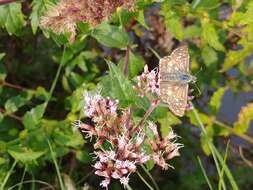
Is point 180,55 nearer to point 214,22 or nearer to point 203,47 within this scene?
point 214,22

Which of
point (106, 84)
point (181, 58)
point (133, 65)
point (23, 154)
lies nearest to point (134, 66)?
point (133, 65)

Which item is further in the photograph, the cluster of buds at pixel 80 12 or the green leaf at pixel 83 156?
the green leaf at pixel 83 156

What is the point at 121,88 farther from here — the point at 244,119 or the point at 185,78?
the point at 244,119

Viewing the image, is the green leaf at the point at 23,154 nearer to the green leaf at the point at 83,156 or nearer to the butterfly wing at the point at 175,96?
the green leaf at the point at 83,156

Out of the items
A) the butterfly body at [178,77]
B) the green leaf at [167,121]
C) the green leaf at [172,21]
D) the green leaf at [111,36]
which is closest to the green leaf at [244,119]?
the green leaf at [167,121]

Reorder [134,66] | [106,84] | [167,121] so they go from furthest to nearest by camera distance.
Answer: [167,121]
[134,66]
[106,84]

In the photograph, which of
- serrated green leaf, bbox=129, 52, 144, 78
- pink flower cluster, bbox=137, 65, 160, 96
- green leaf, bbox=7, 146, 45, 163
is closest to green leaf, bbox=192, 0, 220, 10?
serrated green leaf, bbox=129, 52, 144, 78

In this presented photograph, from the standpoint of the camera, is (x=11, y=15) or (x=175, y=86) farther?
(x=11, y=15)
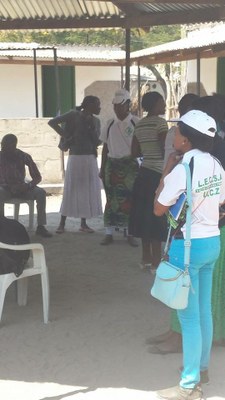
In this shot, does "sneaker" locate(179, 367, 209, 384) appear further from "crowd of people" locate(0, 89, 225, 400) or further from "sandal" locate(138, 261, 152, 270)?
"sandal" locate(138, 261, 152, 270)

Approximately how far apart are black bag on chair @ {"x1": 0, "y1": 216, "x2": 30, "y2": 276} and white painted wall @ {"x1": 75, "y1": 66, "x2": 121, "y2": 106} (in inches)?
509

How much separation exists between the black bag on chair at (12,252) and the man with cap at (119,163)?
5.84 feet

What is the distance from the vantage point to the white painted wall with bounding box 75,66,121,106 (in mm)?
16594

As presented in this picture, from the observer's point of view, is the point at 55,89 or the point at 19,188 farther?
the point at 55,89

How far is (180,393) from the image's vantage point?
285 cm

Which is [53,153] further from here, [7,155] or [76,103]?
[76,103]

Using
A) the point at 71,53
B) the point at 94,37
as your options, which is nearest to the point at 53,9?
the point at 71,53

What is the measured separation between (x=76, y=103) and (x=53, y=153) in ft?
25.7

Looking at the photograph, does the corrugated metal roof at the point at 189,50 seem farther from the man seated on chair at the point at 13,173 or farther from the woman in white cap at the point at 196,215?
the woman in white cap at the point at 196,215

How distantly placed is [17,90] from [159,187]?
13522 millimetres

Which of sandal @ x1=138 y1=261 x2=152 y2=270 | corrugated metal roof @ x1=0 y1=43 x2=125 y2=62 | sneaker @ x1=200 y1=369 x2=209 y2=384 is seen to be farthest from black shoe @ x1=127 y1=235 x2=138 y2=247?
corrugated metal roof @ x1=0 y1=43 x2=125 y2=62

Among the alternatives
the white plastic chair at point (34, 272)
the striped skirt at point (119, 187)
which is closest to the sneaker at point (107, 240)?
the striped skirt at point (119, 187)

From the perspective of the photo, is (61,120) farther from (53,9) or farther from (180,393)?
(180,393)

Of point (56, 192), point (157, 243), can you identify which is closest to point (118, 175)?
point (157, 243)
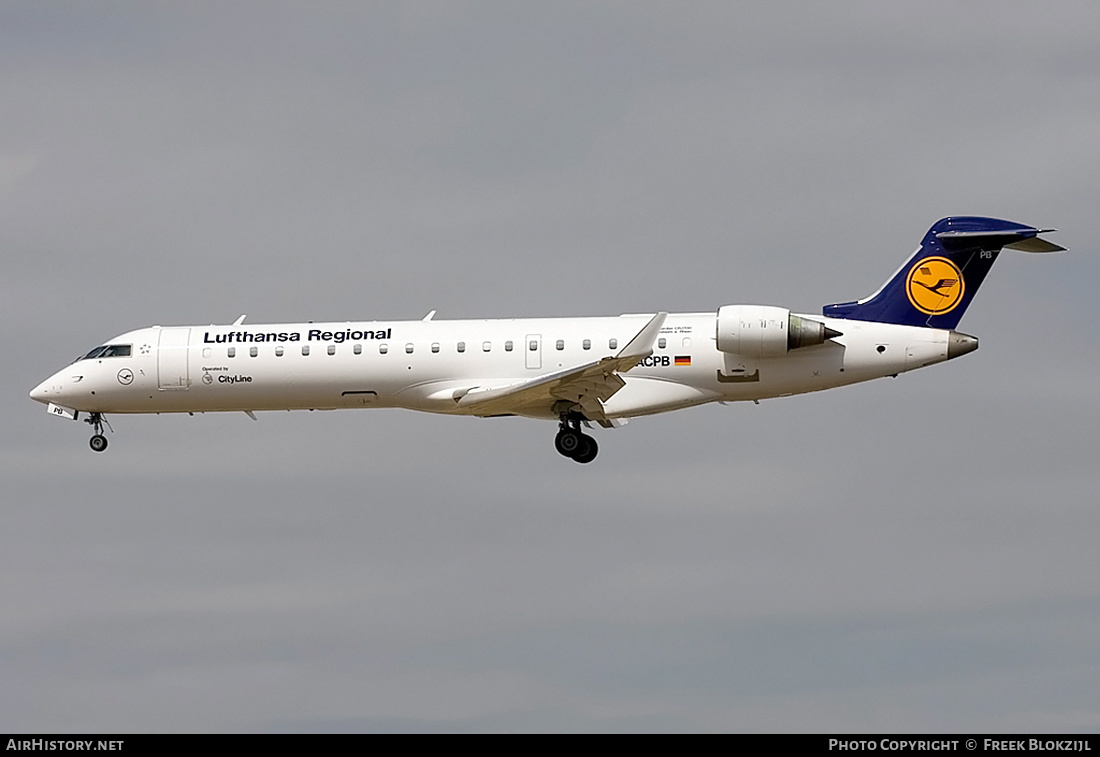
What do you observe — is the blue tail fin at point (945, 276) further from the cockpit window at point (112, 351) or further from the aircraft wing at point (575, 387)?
the cockpit window at point (112, 351)

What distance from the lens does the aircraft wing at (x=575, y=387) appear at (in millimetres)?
32125

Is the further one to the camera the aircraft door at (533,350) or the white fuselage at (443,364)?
the aircraft door at (533,350)

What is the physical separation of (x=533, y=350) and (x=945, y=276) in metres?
8.71

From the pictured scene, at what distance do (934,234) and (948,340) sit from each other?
2575 millimetres

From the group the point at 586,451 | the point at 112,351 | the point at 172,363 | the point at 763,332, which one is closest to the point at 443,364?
the point at 586,451

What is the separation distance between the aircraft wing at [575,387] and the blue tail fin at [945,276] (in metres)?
5.13

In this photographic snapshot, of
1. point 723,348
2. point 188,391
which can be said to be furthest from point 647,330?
point 188,391

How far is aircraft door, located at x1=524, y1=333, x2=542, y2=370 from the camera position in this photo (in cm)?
3475

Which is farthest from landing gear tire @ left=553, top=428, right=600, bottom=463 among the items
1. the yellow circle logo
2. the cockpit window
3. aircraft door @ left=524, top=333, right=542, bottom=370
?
the cockpit window

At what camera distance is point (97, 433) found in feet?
122

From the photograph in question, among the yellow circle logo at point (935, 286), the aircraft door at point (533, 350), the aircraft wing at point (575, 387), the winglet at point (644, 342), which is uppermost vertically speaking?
the yellow circle logo at point (935, 286)

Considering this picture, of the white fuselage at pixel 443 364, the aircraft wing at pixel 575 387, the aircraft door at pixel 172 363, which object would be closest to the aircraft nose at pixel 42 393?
the white fuselage at pixel 443 364

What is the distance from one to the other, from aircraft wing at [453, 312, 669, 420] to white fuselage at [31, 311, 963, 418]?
0.98 ft
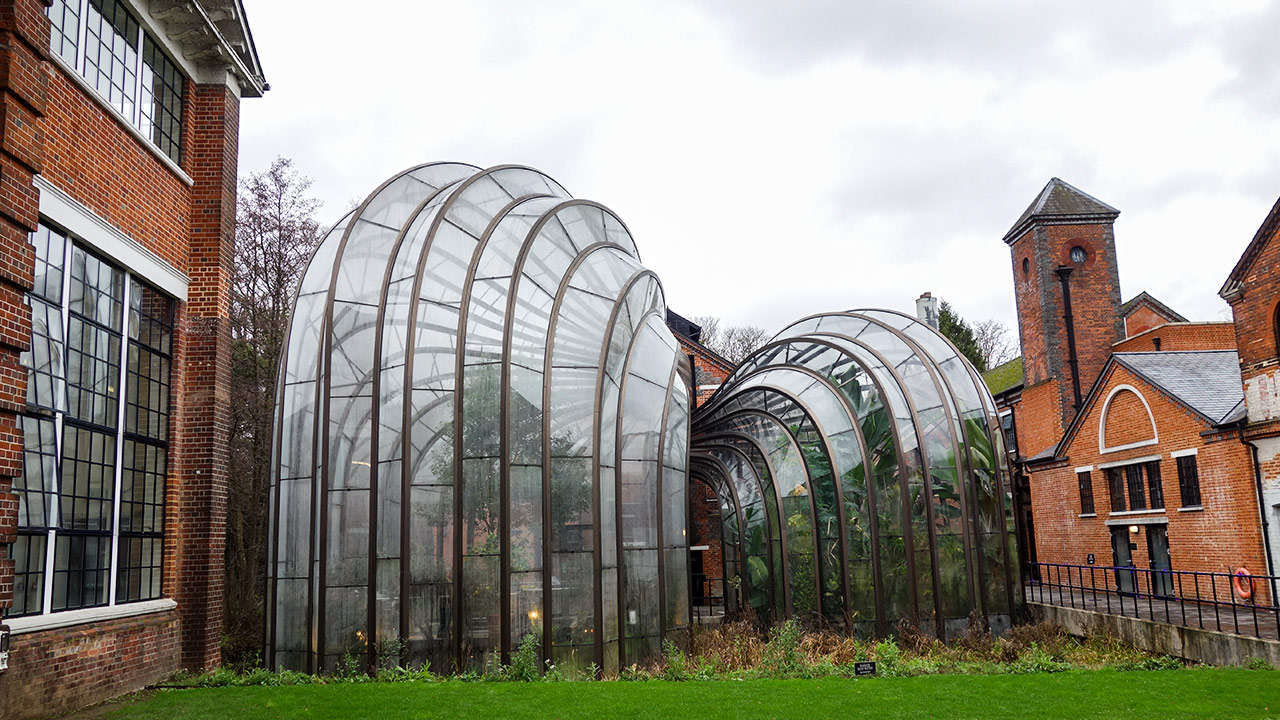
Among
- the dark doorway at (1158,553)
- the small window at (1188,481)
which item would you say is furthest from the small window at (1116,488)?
the small window at (1188,481)

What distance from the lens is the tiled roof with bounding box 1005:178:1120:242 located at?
95.9ft

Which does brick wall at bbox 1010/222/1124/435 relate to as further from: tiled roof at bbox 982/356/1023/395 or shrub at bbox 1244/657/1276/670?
shrub at bbox 1244/657/1276/670

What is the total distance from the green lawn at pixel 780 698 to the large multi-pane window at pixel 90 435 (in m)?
1.73

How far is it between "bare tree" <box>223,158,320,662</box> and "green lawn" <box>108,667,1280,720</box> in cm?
1108

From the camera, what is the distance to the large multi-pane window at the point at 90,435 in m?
9.47

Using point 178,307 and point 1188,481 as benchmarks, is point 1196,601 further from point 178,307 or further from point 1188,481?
point 178,307

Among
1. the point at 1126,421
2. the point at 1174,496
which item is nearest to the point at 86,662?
the point at 1174,496

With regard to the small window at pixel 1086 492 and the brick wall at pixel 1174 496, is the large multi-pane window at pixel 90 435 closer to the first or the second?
the brick wall at pixel 1174 496

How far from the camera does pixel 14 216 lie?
21.3 feet

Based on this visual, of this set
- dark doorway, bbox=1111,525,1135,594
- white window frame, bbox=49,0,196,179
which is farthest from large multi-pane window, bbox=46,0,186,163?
dark doorway, bbox=1111,525,1135,594

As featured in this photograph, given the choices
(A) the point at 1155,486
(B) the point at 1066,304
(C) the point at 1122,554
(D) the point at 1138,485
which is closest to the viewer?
(A) the point at 1155,486

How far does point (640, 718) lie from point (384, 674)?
4.11 meters

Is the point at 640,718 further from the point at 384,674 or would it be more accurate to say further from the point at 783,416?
the point at 783,416

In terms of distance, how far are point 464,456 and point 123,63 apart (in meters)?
7.11
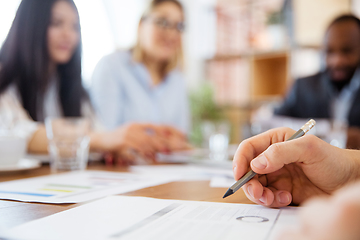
= = = =
» **AIM**: Find each line of the listing above that contains the word "doorway", and copy those lines.

» **COMPLETED EXERCISE**:
- the dark doorway at (1158,553)
- dark doorway, bbox=1111,525,1135,594
dark doorway, bbox=1111,525,1135,594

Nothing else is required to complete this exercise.